En contextos así, no nos puede servir una visión del arquitecto como artesano sumiso y disciplinado. Es necesario que manifieste, como dice Villanueva más adelante, ese “nivel de conciencia…que… le impide aceptar un papel pasivo en el ciclo de la construcción del espacio para el hombre” . Y agrega “…el arquitecto debe ser crítico y acusador”.
Si Villanueva cumplió ese papel durante su vida es asunto que está y estará abierto al debate. No fue desde luego una personalidad que comunicó hacia afuera una ética y un modo de proceder. En ese terreno fue más bien inexplicablemente silencioso, tal vez dándose por satisfecho de que el Dictador de entonces (el de hoy hubiera acordado su despido) hubiera respetado escrupulosamente su presencia como arquitecto de la Ciudad Universitaria, responsabilidad que le había sido asignada por los gobiernos democráticos anteriores. Y allí se quedó, en años de gran empuje económico, dedicado a la gran obra de su vida en un ámbito más bien modesto como lo era su pequeña oficina del Instituto de la Ciudad Universitaria.
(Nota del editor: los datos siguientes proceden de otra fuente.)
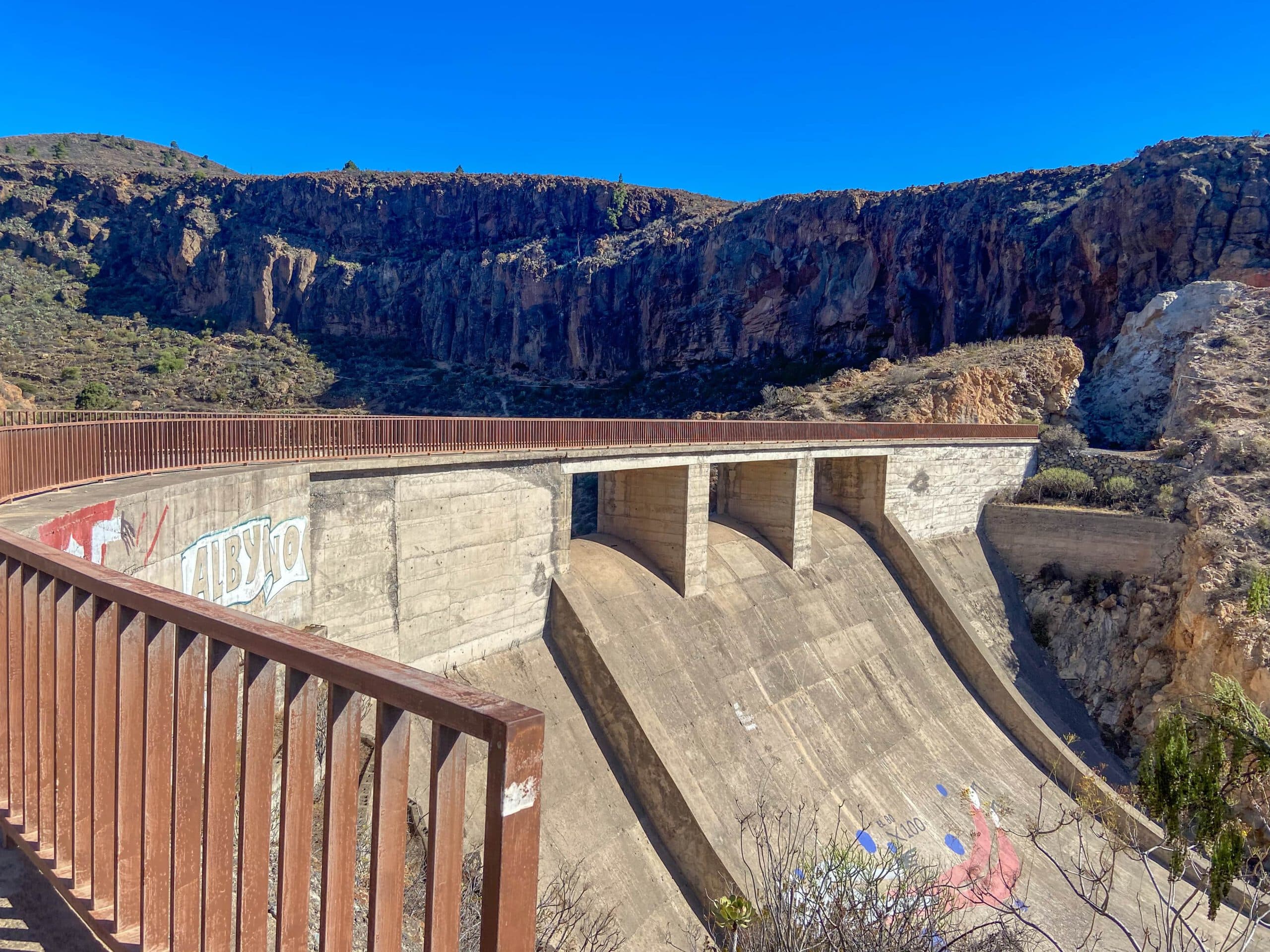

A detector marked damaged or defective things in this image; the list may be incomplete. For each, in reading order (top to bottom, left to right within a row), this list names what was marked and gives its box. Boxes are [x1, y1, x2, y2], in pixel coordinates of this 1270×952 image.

rusty metal railing [0, 416, 1031, 508]
rusty metal railing [0, 531, 541, 952]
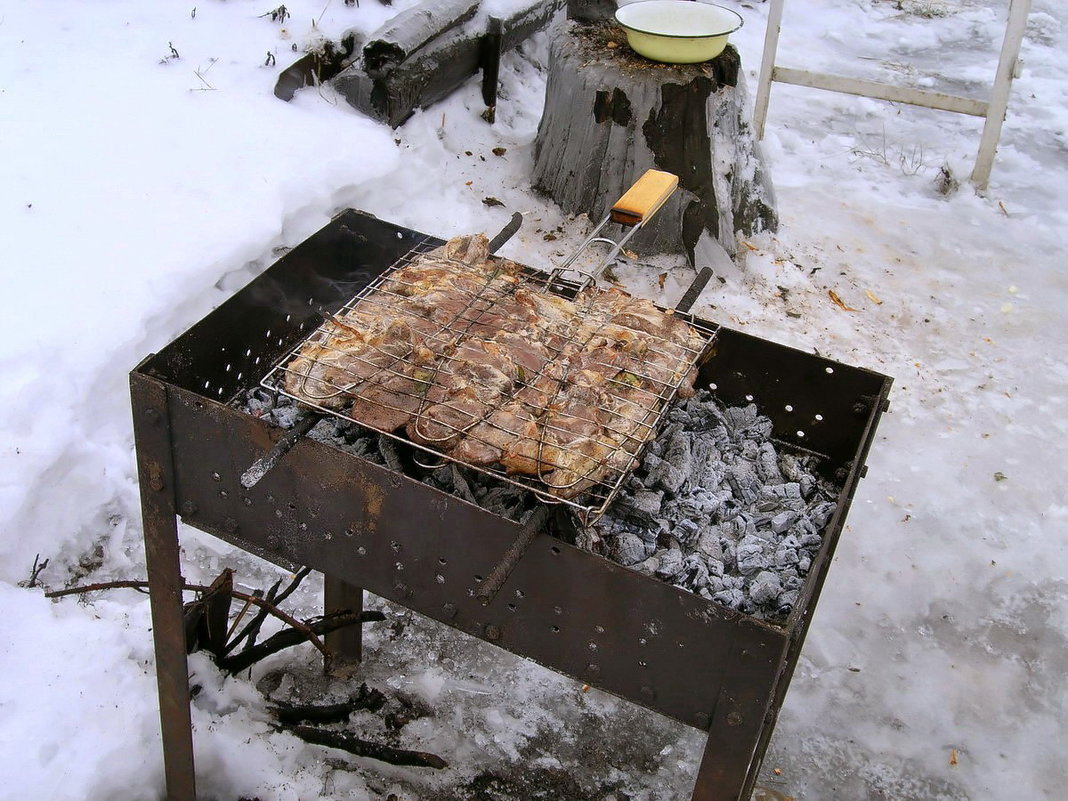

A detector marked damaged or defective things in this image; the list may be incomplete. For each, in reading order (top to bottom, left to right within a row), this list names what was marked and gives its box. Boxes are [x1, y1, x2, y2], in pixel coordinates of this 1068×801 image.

rusty metal stand [132, 374, 199, 800]
rusty metal stand [324, 580, 366, 664]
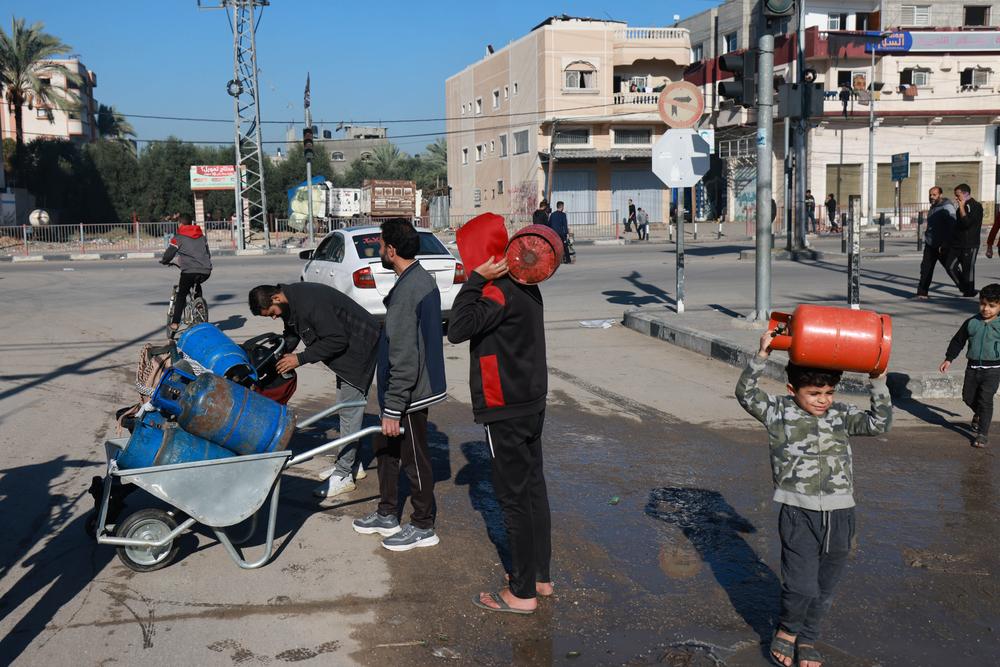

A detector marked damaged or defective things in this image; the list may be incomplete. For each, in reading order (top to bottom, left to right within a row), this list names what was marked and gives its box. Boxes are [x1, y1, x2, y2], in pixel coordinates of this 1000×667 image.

rusty gas cylinder [504, 226, 568, 286]
rusty gas cylinder [768, 304, 896, 376]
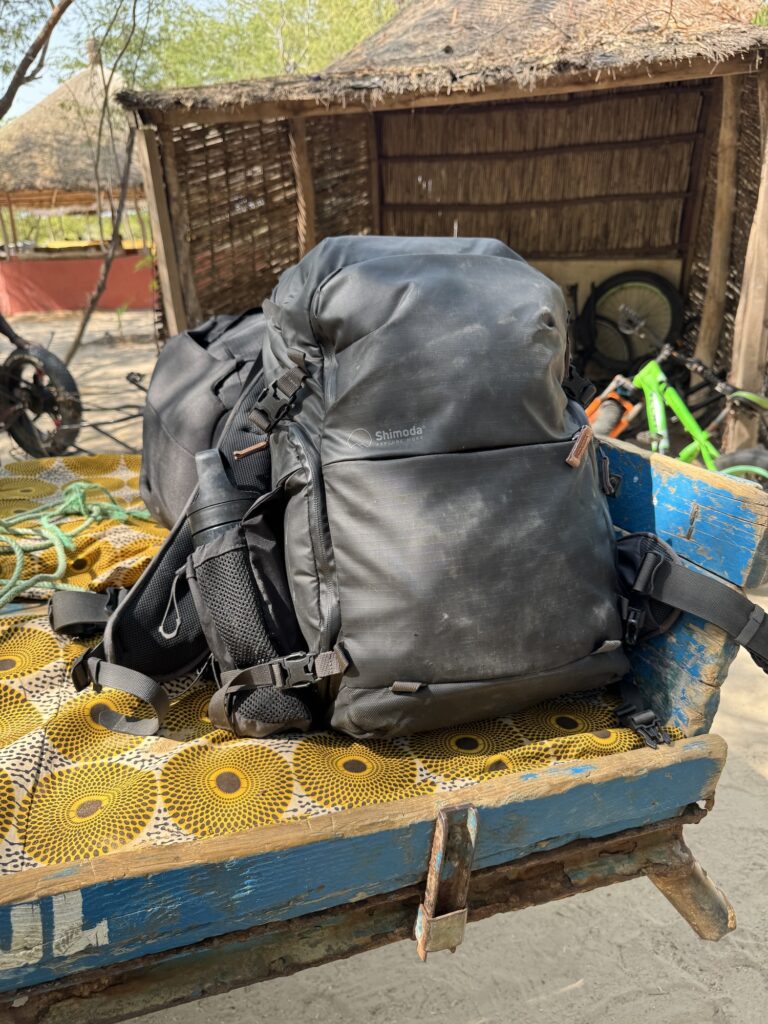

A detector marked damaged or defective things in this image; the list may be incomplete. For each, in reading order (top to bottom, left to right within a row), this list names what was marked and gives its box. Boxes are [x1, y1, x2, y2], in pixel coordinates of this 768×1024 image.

rusty metal latch [417, 806, 479, 958]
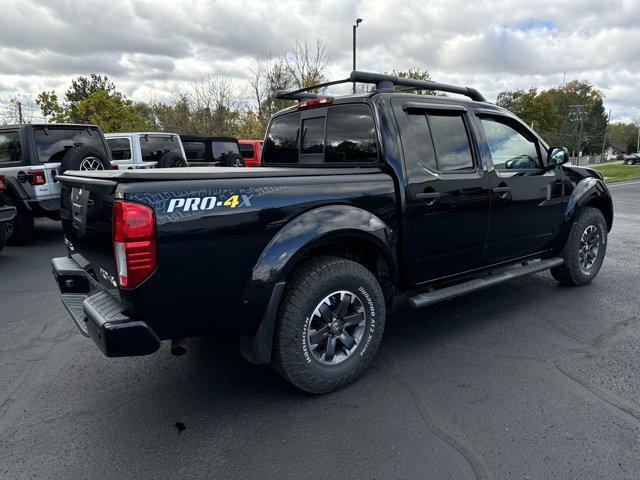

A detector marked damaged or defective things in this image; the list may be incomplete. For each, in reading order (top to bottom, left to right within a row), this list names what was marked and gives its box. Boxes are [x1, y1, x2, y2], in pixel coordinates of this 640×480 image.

pavement crack [378, 344, 488, 480]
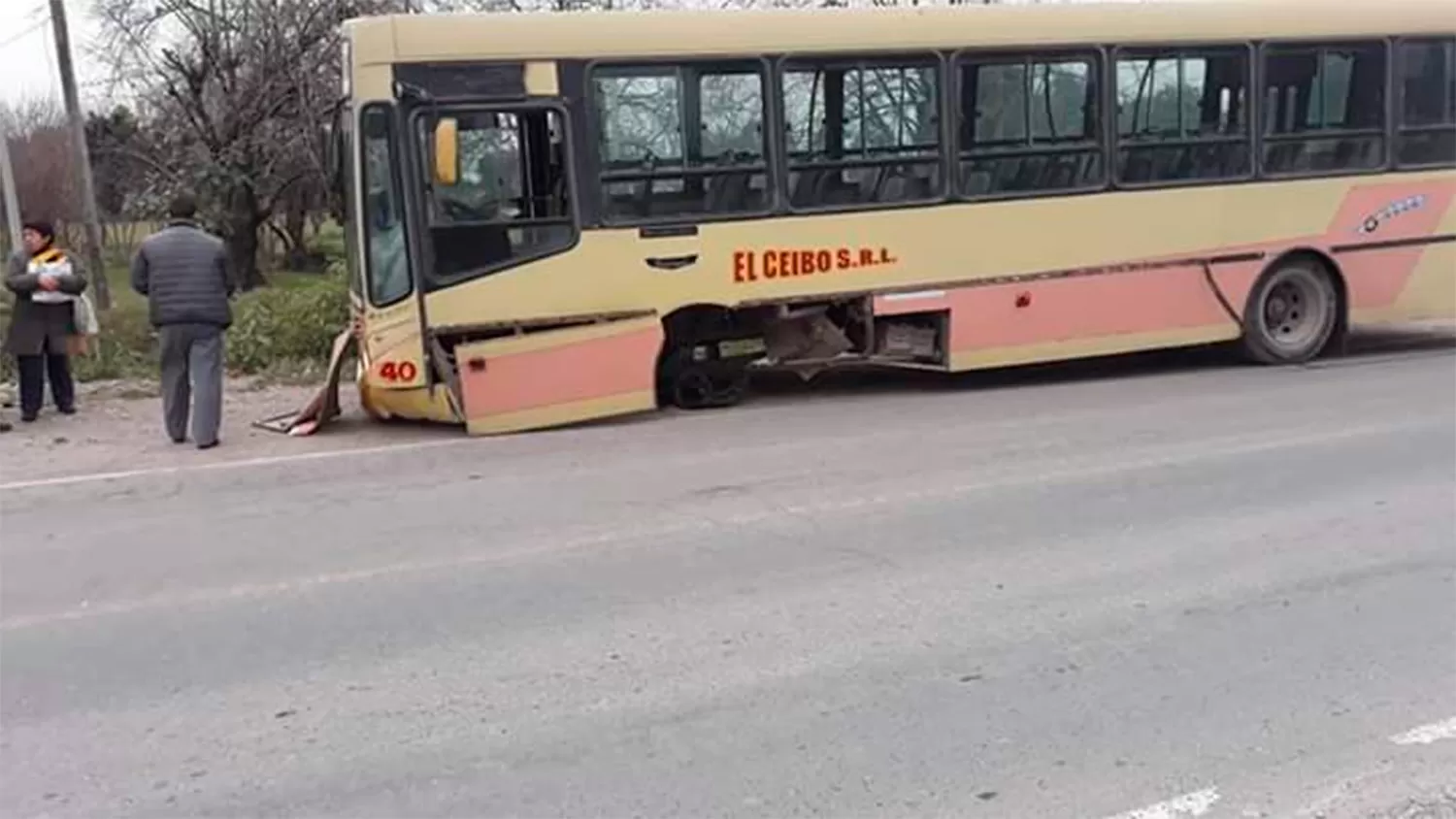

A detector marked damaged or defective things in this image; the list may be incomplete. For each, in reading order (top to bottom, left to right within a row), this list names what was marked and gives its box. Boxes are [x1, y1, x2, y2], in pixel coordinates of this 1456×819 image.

damaged yellow bus [291, 0, 1452, 439]
detached front wheel [1242, 260, 1343, 365]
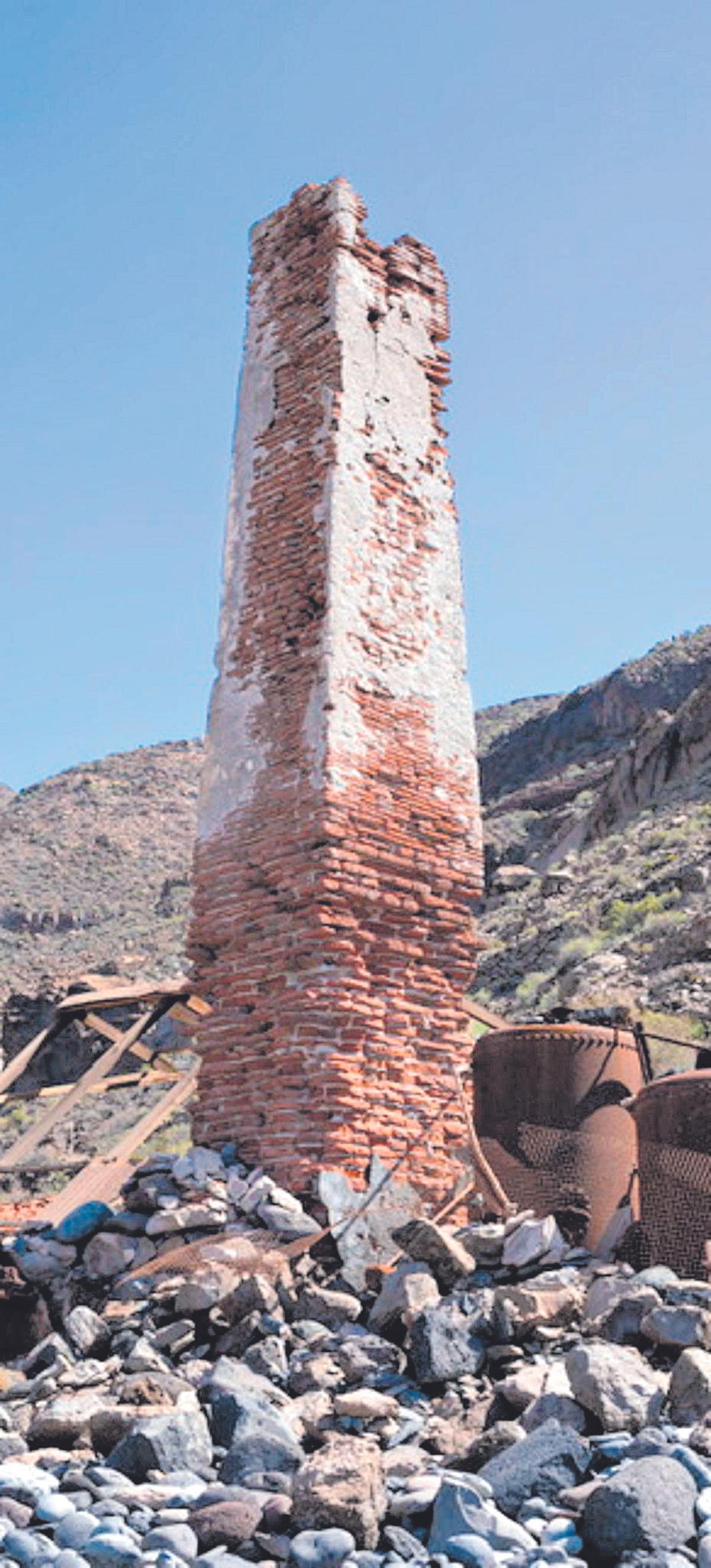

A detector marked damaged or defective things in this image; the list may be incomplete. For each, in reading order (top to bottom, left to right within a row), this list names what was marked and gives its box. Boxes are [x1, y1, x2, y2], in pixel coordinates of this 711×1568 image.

rusty metal tank [472, 1028, 645, 1251]
rusty metal tank [630, 1075, 711, 1289]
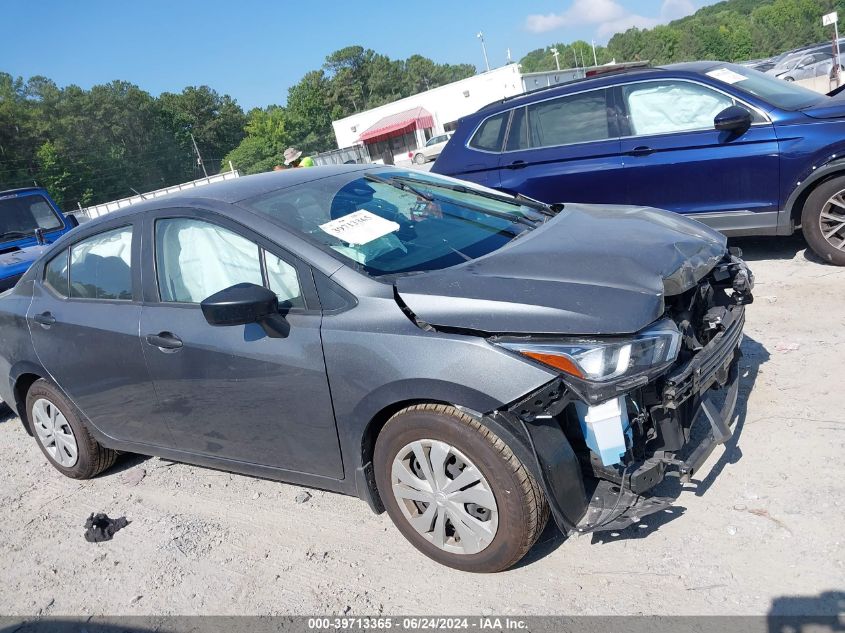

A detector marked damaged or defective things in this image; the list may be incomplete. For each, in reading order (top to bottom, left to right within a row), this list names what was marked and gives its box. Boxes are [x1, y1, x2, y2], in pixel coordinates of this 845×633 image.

bent hood [394, 206, 724, 336]
damaged gray sedan [0, 165, 752, 572]
shattered headlight [498, 316, 684, 380]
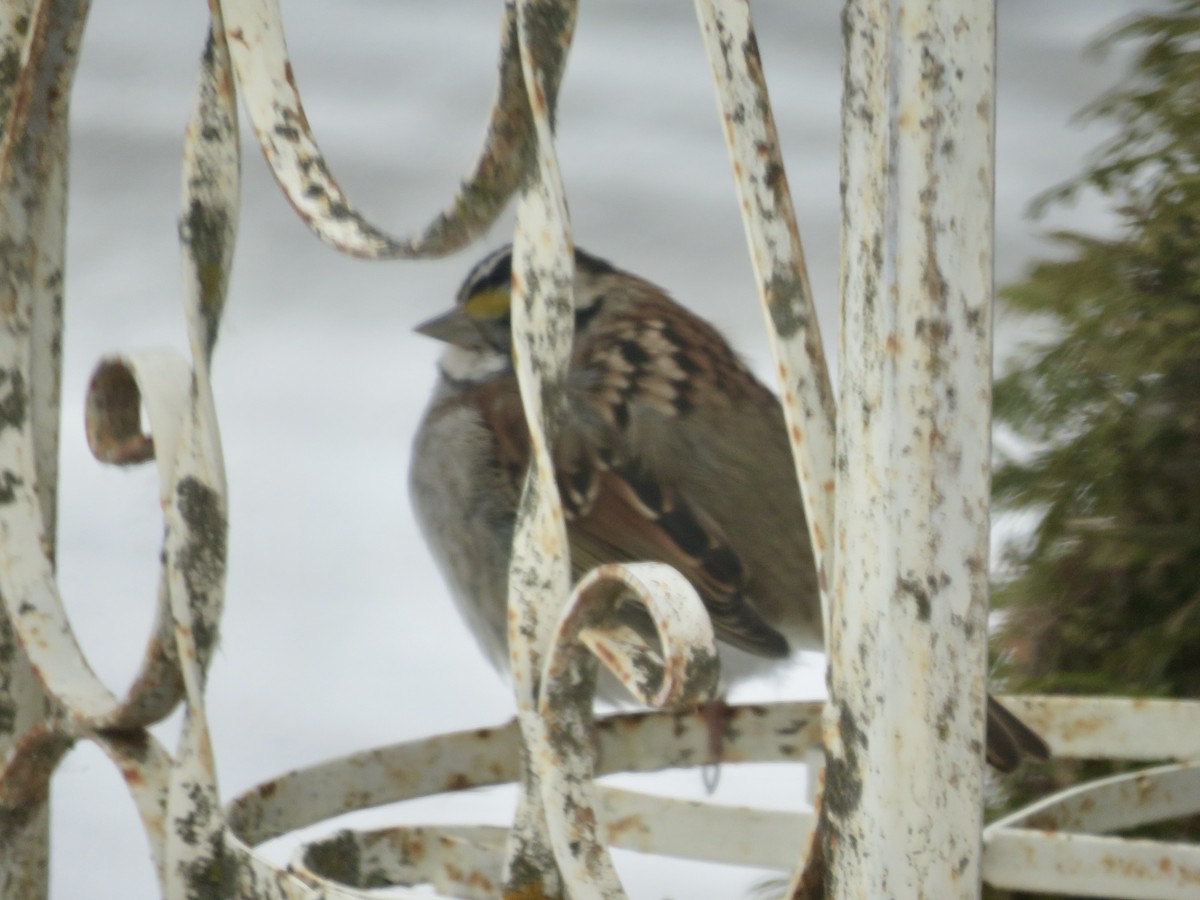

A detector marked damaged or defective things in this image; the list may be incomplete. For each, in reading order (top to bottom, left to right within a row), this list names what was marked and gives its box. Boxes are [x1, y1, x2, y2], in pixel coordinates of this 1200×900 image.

rusty metal bar [830, 0, 998, 897]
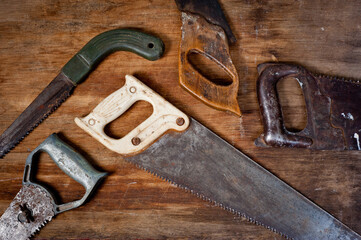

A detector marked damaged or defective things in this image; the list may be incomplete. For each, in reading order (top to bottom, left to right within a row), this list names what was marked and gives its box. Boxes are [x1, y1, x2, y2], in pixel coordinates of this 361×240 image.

rusty blade surface [174, 0, 236, 43]
rusty blade surface [0, 185, 54, 239]
rusty blade surface [0, 72, 74, 158]
rusty saw [0, 134, 106, 239]
rusty saw [0, 28, 164, 158]
rusty saw [74, 75, 358, 240]
rusty blade surface [126, 118, 360, 240]
rusty saw [255, 62, 360, 151]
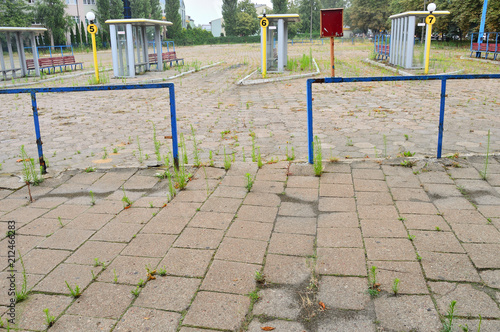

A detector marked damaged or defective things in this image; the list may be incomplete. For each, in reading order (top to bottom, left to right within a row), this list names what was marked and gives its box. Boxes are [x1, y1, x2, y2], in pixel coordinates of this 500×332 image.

abandoned bus stop [0, 26, 47, 79]
abandoned bus stop [104, 19, 173, 78]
Pero sea cual haya sido su trayectoria vital, en su madurez, mientras veía como se pasaba por alto la importancia de su legado en un momento de nuestra historia que parecía anunciar el reino actual de la mezquindad, Villanueva nos regaló esa reflexión sobre el arquitecto tan rica en sugerencias.
Reflexión que, por mi parte, podría exponer sin quitarle nada, a quien me preguntase sobre mis razones para ser arquitecto.
Y termino con los tres párrafos que la resumen:
“El arquitecto es un intelectual, por formación y función.
Debe ser un técnico, para poder realizar sus sueños de intelectual.
Si tales sueños resultan particularmente ricos, vivos y poéticos, quiere decir que, a veces, puede ser también un artista.”
Villanueva a veces lo fue. Y enriqueció nuestro patrimonio.